What is being asked >> Please state the batch size of the failed trial in the Optuna error post below.
━━ Provided text
I am trying to tune the hyper parameters of my pytorch model using Optuna, but everytime I run the optimizer it gives the following error.
[W 2024-02-05 17:19:26,007] Trial 2 failed with parameters: {'hidden_state': 64, 'droup_out_prec': 0.18615371906093597, 'num_epochs': 14, 'encoder_lr': 0.021112576066074633, 'decoder_lr': 0.0006833950215216012, 'learning_rate': 1.9257784640609453e-05, 'control_factor_ce': 0.03524950489764759, 'control_factor_kl': 0.13410725114961825, 'batch_size': 256} because of the following error: RuntimeError('one of the variables needed for gradient computation has been modified by an inplace operation: [torch.LongTensor []] is at version 2; expected version 1 instead. Hint: the backtrace further above shows the operation that failed to compute its gradient. The variable in question was changed in there or anywhere later. Good luck!').
Traceback (most recent call last):
File "/local_disk0/.ephemeral_nfs/cluster_libraries/python/lib/python3.10/site-packages/optuna/study/_optimize.py", line 200, in _run_trial
value_or_values = func(trial)
━━━━
━━ Supplied data
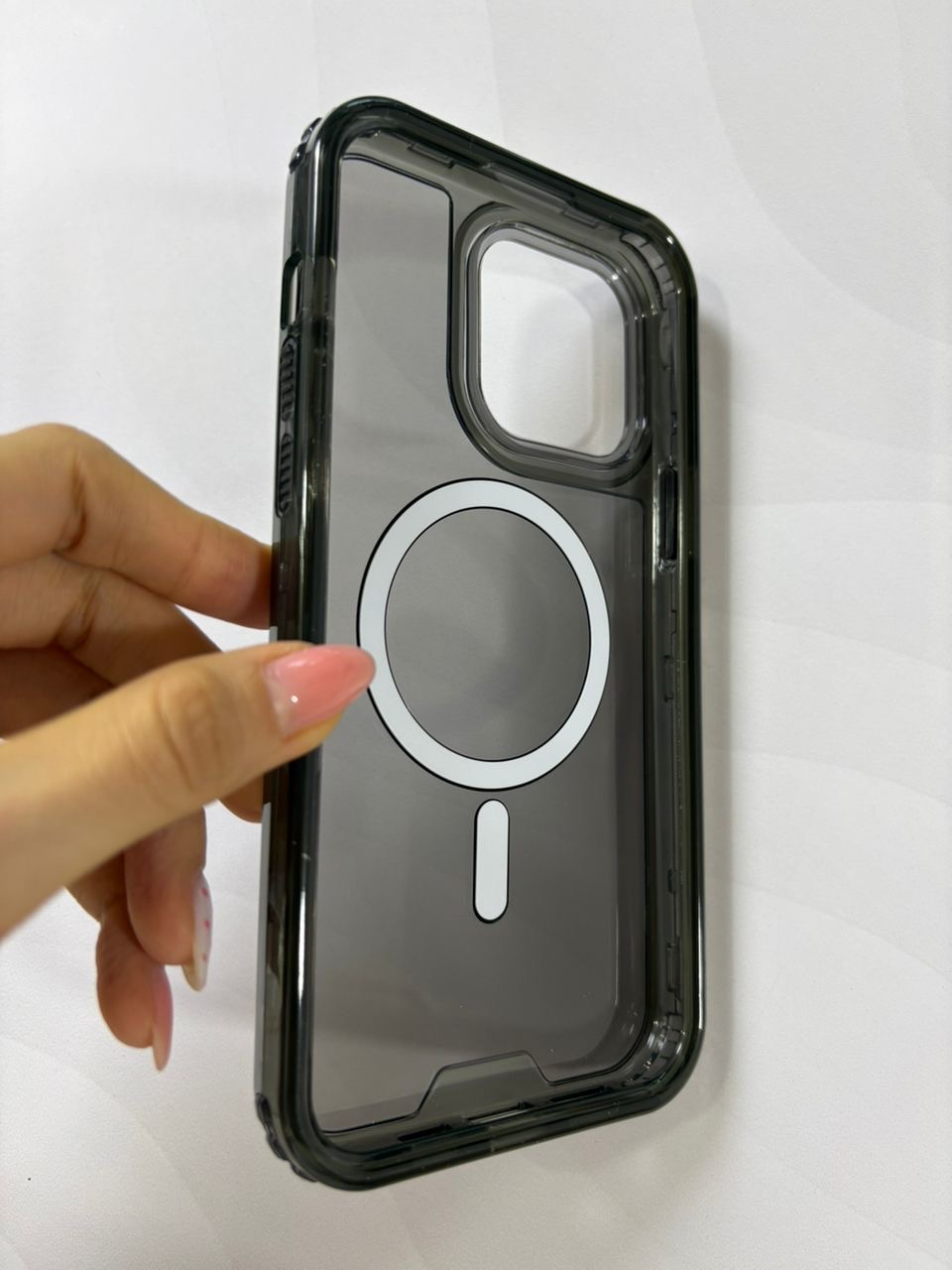 Case 360 iPhone 13 Pro Max - TuCase.sc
━━━━
Task output >> 256